Extract to read |
^^^^

Thanks, Zach!
I like your suggestion about project updates. I sincerely hope that this
can be something transparent enough that folks who want to follow-on and
participate in implementation can do so. Let me think about how to drive
this better.
On 7/25/18 3:55 PM, Zach York wrote:
+1 to starting the work. I think most of the concerns can be figured out on
the JIRAs and we can have a project update every X weeks if enough people
are interested.
I also agree to frame the feature correctly. Decoupling from a HDFS WAL or
WAL on Ratis would be more appropriate names that would better convey the
scope. I think there are a number of projects necessary to complete "HBase
on Cloud" with this being one of those.
Thanks for driving this initiative!
Zach
On Wed, Jul 25, 2018 at 11:55 AM, Josh Elser <[email protected]> wrote:
Let me give an update on-list for everyone:
First and foremost, thank you very much to everyone who took the time to
read this, with an extra thanks to those who participated in discussion.
There were lots of great points raised. Some about things that were unclear
in the doc, and others shining light onto subjects I hadn't considered yet.
My biggest take-away is that I complicated this document by tying it too
closely with "HBase on Cloud", treating the WAL+Ratis LogService as the
only/biggest thing to figure out. This was inaccurate and overly bold of
me: I apologize. I think this complicated discussion on a number of points,
and ate a good bit of some of your's time.
My goal was to present this as an important part of a transition to the
"cloud", giving justification to what WAL+Ratis helps HBase achieve. I did
not want this document to be a step-by-step guide to a perfect HBase on
Cloud design. I need to do a better job with this in the future; sorry.
That said, my feeling is that, on the whole, folks are in support of the
proposed changes/architecture described for the WAL+Ratis work (tl;dr
revisit WAL API, plug in current WAL implementation to any API
modification, build new Ratis-backed WAL impl). There were some concerns
which still need immediate action that I am aware of:
* Sync with Ram and Anoop re: in-memory WAL [1]
* Where is Ratis LogService metadata kept? How do we know what LogStreams
were being used/maintained by a RS? How does this tie into recovery?

^^^^

Written request 1 |
Which pieces of work does the tl;dr in the WAL+Ratis thread list for the proposed changes?
Written request 2 |
Can you carry the WAL+Ratis thread on from its last line?

Supplied data |
^^^^

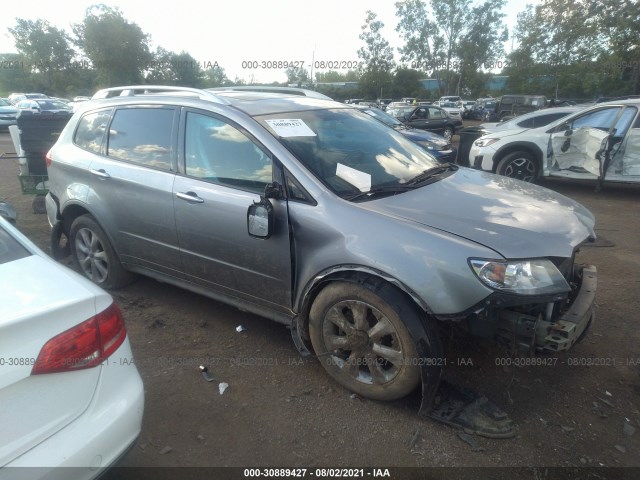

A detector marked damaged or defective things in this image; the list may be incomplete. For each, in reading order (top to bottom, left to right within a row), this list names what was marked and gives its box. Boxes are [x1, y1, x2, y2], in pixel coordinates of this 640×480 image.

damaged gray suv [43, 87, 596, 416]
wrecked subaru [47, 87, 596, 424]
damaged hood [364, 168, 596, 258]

^^^^

Result 1 |
- Revisit the WAL API
- Plug the current WAL implementation into any API modification
- Build a new Ratis-backed WAL implementation

Result 2 |
There are also long-term concerns which I don't think I have an answer for
yet (for either reasons out of my control or a lack of technical
understanding):
* Maturity of the Ratis community
* Required performance by HBase and the ability of the LogService to
provide that perf (Areas already mentioned: gRPC perf, fsyncs bogging down
disks, ability to scale RAFT quorums).
* Continue with WAL-per-RS or move to WAL-per-Region? Related to perf,
dependent upon Ratis scalability.
* I/O amplification on WAL retention for backup&restore and replication
("logstream export")
* Ensure that LogStreams can be exported to a dist-filesystem in a manner
which requires no additional metadata/handling (avoid more storage/mgmt
complexity)
* Ability to build krb5 authn into Ratis (really, gRPC)
I will continue the two immediate action items. I think the latter
concerns are some that will require fingers-on-keyboard -- I don't know
enough about runtime characteristics without seeing it for myself.
All this said, I'd like to start moving toward the point where we start
breaking out this work into a feature-branch off of master and start
building code. My hope is that this is amenable to everyone, with the
acknowledge that the Ratis work is considered "experimental" and not an
attempt to make all of HBase use Ratis-backed WALs.
Finally, I do *not* want this message to be interpreted as me squashing
anyone's concerns. My honest opinion is that discussion has died down, but
I will be the first to apologize if I have missed any outstanding concerns.
Please, please, please ping me if I am negligent.
Thanks once again for everyone's participation.
[1] https://docs.google.com/document/d/1Su5py_T5Ytfh9RoTTX2s20Kb
SJwBHVxbO7ge5ORqbCk/edit?disco=AAAACBm3RLM
On 2018/07/13 20:15:45, Josh Elser <[email protected]> wrote: > Hi all,
A long time ago, I shared a document about a (I'll call it..) "vision"
where we make some steps towards decoupling HBase from HDFS in an effort to
make deploying HBase on Cloud IaaS providers a bit easier (operational
simplicity, effective use of common IaaS paradigms, etc).
https://docs.google.com/document/d/1Su5py_T5Ytfh9RoTTX2s20Kb
SJwBHVxbO7ge5ORqbCk/edit?usp=sharing
A good ask from our Stack back then was: "[can you break down this
work]?" The original document was very high-level, and asking for some more
details make a lot of sense. Months later, I'd like to share that I've
updated the original document with some new content at the bottom (as well
as addressed some comments which went unanswered by me -- sorry!)
Based on a discussion I had earlier this week (and some discussions
during HBaseCon in California in June), I've tried to add a brief
"refresher" on what some of the big goals for this effort are. Please check
it out at your leisure and let me know what you think. Would like to start
getting some fingers behind this all and pump out some code :)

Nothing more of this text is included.